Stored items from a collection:
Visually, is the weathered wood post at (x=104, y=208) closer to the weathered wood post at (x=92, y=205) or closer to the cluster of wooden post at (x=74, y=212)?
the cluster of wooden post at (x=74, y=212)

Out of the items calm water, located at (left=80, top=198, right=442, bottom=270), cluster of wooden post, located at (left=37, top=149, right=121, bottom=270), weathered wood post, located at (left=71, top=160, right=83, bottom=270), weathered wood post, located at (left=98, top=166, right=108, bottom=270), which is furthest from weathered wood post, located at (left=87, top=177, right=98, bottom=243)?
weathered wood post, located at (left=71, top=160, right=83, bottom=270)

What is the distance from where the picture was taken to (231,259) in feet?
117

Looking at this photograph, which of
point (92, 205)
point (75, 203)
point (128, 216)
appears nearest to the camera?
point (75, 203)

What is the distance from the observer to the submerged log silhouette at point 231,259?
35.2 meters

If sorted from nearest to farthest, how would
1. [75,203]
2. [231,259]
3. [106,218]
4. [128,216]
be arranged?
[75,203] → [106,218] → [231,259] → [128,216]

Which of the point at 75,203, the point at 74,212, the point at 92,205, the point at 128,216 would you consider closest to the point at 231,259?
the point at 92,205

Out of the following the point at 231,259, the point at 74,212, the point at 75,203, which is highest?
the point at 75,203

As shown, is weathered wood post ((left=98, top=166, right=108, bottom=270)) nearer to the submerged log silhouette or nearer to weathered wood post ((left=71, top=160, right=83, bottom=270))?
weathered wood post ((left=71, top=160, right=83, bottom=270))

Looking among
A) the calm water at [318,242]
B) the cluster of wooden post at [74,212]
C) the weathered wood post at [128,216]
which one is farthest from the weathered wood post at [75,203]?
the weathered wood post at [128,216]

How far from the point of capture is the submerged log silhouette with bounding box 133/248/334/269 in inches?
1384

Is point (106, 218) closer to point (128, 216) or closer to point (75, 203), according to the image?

**Instructions to follow**
Copy out all of the material above, line for line, without changing a single character.

**Solution to this problem**
Visually, is the weathered wood post at (x=104, y=208) closer to the weathered wood post at (x=92, y=205) or closer to the cluster of wooden post at (x=74, y=212)?
the cluster of wooden post at (x=74, y=212)

Out of the items calm water, located at (left=80, top=198, right=442, bottom=270), cluster of wooden post, located at (left=37, top=149, right=121, bottom=270), weathered wood post, located at (left=71, top=160, right=83, bottom=270), weathered wood post, located at (left=98, top=166, right=108, bottom=270), which is furthest from weathered wood post, located at (left=87, top=177, right=98, bottom=243)?
weathered wood post, located at (left=71, top=160, right=83, bottom=270)

What is the distance from where the picture was taken to (231,259) in feet?
117

Looking at this photograph, which of
point (92, 205)
point (75, 203)
point (128, 216)
appears nearest to the camera?
point (75, 203)

What is the distance from the observer to the submerged log silhouette at point 231,259?
35.2 meters

If sorted from nearest to farthest, how would
1. [75,203]
2. [231,259]
3. [106,218]
4. [128,216]
be arranged?
[75,203] → [106,218] → [231,259] → [128,216]

Which of the point at 75,203, the point at 74,212, the point at 92,205, the point at 128,216 would you consider closest to the point at 231,259?
the point at 92,205

Out of the following the point at 231,259, the point at 74,212, the point at 75,203, which is highest?
the point at 75,203

As shown, is weathered wood post ((left=98, top=166, right=108, bottom=270)) nearer to the submerged log silhouette or nearer to weathered wood post ((left=71, top=160, right=83, bottom=270))?
weathered wood post ((left=71, top=160, right=83, bottom=270))

Looking among
A) the calm water at [318,242]
B) the cluster of wooden post at [74,212]
C) the weathered wood post at [128,216]
which one is farthest from the weathered wood post at [75,203]?
the weathered wood post at [128,216]

How far from the point of capture is the submerged log silhouette with bounding box 133/248/334/269 in inches?
1384

Is point (106, 218) closer to point (128, 216) or closer to point (75, 203), according to the image?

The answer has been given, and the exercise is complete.